- Reign: before 1280 – 1285/86
- Predecessor: Robert of Dramelay
- Successor: George I Ghisi
- Died: 1285/86
- Religion: Roman Catholic

= Guy of Dramelay =

Guy (II) of Dramelay (Guy de Dramelay; died 1285/86) was the third Baron of Chalandritsa in the Principality of Achaea in Frankish Greece, and also bailli of the Principality in 1282–85.

== Life ==
Guy was a scion of the Dramelay (or Trimolay, Tremolay) family from the namesake village in Burgundy, who had held the Barony of Chalandritsa since 1209, when a "G. of Dramelay" (possibly "Guy", in which case this would be Guy I) is attested among the signatories of the Treaty of Sapienza. Many older histories, following Jean Alexandre Buchon and Karl Hopf, have Audebert de la Trémouille as the first baron. His successor, Robert, is attested ca. 1230. It was he who built the castle of Chalandritsa, according to the Greek and Italian versions of the Chronicle of the Morea. He was in turn succeeded by his son Guy (II). The Aragonese version of the Chronicle on the other hand reports a completely different story, according to which the castle of Chalandritsa had been built by Conrad of Aleman, Baron of Patras, and that it and other lands, comprising eight knight's fiefs, were purchased around 1259 by Prince William II of Villehardouin and given to a knight named Guy of Dramelay, who had only recently arrived in the Morea. While otherwise reliable, the Aragonese version is considered erroneous in this regard.

## Extracted records

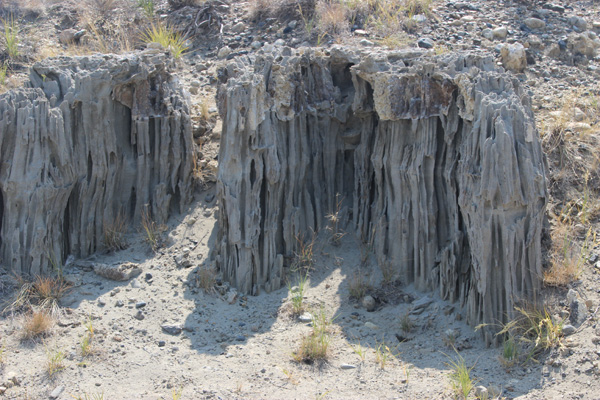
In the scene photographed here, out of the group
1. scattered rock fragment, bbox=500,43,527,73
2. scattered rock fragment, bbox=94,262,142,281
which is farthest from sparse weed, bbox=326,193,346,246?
scattered rock fragment, bbox=500,43,527,73

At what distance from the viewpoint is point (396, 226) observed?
7605mm

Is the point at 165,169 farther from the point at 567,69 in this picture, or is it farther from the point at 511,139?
the point at 567,69

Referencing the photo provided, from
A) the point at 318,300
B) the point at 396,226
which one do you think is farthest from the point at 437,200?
the point at 318,300

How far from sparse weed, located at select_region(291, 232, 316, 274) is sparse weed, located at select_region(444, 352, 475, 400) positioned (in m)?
2.14

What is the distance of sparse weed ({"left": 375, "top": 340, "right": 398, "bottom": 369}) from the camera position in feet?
21.0

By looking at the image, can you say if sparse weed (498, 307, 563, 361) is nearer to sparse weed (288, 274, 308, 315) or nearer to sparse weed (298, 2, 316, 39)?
sparse weed (288, 274, 308, 315)

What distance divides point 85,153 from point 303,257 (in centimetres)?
272

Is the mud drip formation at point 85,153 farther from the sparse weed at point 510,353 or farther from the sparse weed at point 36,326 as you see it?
the sparse weed at point 510,353

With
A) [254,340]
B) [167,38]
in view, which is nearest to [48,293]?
[254,340]

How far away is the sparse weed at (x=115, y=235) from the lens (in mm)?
8070

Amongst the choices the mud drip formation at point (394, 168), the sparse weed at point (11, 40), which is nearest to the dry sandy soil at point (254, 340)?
the mud drip formation at point (394, 168)

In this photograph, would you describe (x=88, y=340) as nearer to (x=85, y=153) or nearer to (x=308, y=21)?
(x=85, y=153)

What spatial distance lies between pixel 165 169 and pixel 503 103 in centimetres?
402

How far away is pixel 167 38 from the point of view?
11.0m
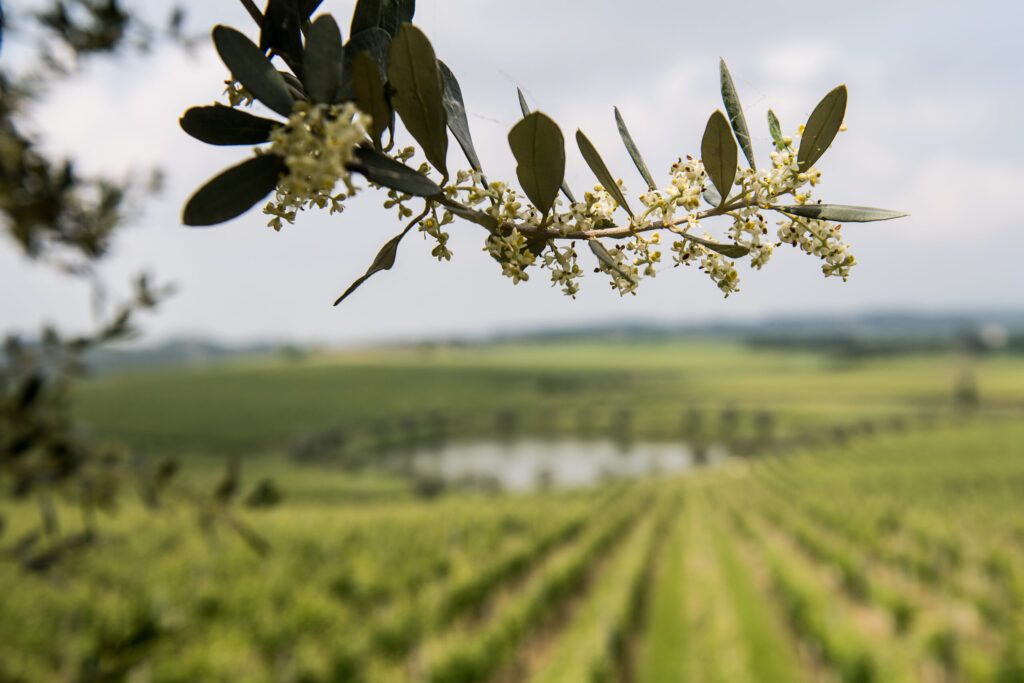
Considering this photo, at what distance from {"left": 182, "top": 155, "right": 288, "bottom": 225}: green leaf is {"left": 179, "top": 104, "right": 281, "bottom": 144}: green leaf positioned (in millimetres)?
27

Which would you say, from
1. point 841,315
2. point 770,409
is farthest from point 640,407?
point 841,315

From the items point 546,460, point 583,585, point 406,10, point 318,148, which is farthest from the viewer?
point 546,460

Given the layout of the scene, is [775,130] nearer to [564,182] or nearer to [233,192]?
[564,182]

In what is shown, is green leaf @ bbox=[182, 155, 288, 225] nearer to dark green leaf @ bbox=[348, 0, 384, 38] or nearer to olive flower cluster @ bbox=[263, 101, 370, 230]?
olive flower cluster @ bbox=[263, 101, 370, 230]

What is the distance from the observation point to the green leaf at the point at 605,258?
→ 1.57ft

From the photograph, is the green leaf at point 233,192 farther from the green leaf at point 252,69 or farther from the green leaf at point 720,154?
the green leaf at point 720,154

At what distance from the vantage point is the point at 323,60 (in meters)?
0.37

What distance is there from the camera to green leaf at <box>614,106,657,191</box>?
0.49 metres

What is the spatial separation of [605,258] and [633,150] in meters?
0.09

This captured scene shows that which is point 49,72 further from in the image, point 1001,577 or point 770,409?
point 770,409

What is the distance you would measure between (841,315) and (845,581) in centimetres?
Result: 16963

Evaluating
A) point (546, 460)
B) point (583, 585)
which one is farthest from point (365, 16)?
point (546, 460)

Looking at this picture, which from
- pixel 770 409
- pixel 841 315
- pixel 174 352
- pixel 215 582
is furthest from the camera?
pixel 841 315

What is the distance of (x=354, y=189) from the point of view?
368 millimetres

## Set exercise A
The article on Guy of Dramelay calls him Guy (II). Using only what the article says, explain in one to three sentences why he bears that number.
## Set exercise B
Answer these questions from the article on Guy of Dramelay:
(i) In which years did Guy serve as bailli of the Principality?
(ii) According to the Greek and Italian versions of the Chronicle of the Morea, who built the castle of Chalandritsa?
(iii) In the Aragonese version, who purchased the castle and lands around 1259?
## Set exercise C
Carry the article on Guy of Dramelay forward from its last sentence.

## Expected answer A
In 1209 a "G. of Dramelay" signed the Treaty of Sapienza, and the family held the Barony of Chalandritsa from that year. That signatory may have been named Guy, and if so he would be Guy I, which would make the later baron Guy (II).

## Expected answer B
(i) 1282–85
(ii) Robert, Guy's predecessor
(iii) Prince William II of Villehardouin

## Expected answer C
Guy's tenure as a baron is relatively obscure. In 1280, he is known to have enlarged the barony by acquiring neighbouring lands such as parts of the Lisarea or the fief of Mitopoli. In November 1282, Guy was named bailli of the Principality for the King of Naples instead of Narjot de Toucy, whose duties as Admiral of the kingdom did not allow him to take up the post. Guy held the position until 1285, when he was replaced by the Duke of Athens, William I de la Roche. Guy died shortly after, either in late 1285 or in early 1286, leaving his barony to an unnamed daughter, who married George I Ghisi, heir to Tinos and Mykonos.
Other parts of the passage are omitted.